Mengenal dan Mencegah Ransomware

Apa itu Ransomware?

Ransomware berasal dari dua suku kata, yakni ransom (tebusan) dan malware. Secara umum ransomware merupakan jenis malware yang dapat melakukan manipulasi terhadap berkas agar tidak dapat diakses oleh pengguna, kemudian meminta tebusan kepada pengguna jika ingin berkasnya dapat diakses kembali.

Versi pertama dari ransomware adalah pada era 1980-an, dan metode pembayarannya masih menggunakan Snail Mail (pengiriman melalui surat fisik). Berbeda dengan saat ini, dimana pembuat ransomware dapat memanfaatkan cryptocurrency sebagai pilihan pembayaran.

Penyebaran Ransomware

Saat ini cukup banyak jalur yang dapat menjadi celah masuk dari ransomware. Umunya celah keamanan yang sering dimanfaatkan adalah phising dan social engineering.

Dalam phising, penyerang mencoba memperdaya target dengan mengirimkan jebakan berbahaya dengan terlebih dahulu mengetahui target.

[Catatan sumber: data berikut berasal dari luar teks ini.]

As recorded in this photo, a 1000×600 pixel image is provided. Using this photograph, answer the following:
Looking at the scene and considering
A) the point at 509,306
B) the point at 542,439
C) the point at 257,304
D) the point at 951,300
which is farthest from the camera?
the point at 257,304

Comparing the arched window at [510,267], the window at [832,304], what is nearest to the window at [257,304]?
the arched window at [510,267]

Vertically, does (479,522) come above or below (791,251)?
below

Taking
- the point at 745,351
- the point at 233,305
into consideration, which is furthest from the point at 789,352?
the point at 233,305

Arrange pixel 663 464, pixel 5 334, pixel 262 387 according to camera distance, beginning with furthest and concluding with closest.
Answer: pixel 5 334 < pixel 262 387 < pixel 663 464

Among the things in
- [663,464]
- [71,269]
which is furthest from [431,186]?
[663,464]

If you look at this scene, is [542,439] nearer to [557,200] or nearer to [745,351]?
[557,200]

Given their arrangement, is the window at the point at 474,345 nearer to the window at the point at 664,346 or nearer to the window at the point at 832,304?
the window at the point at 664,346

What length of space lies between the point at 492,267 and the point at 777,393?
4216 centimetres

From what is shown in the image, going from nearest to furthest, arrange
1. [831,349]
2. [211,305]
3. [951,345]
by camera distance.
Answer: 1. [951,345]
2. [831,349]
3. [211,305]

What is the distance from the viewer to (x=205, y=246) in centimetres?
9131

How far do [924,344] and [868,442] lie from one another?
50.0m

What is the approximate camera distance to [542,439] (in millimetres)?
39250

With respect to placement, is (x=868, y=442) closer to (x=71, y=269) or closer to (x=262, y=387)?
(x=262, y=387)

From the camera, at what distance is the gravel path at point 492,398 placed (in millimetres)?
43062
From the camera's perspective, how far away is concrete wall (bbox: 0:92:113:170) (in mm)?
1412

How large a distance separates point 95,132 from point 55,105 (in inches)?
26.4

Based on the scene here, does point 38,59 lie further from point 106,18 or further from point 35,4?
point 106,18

Target dalam hal ini tidak berarti hanya satu user, namun sekumpulan user dengan ketertarikan sama. Riset yang dilakukan penyerang sering disebut sebagai social engineering.

Jalur penyebaran lainnya adalah malvertising, yakni memanfaatkan wadah iklan di sebuah website untuk melakukan infeksi. Tidak hanya website owner yang memamng memiliki niat jahat, akan tetapi website yang terpercaya sekalipun dapat berkontribusi dalam penyebaran ransomware jika memiliki sistem keamanan yang lemah. Dalam kondisi tersebut website berpotensi terkena serangan dan website dimanfaatkan oleh penyerang untuk menyebarkan ransomware.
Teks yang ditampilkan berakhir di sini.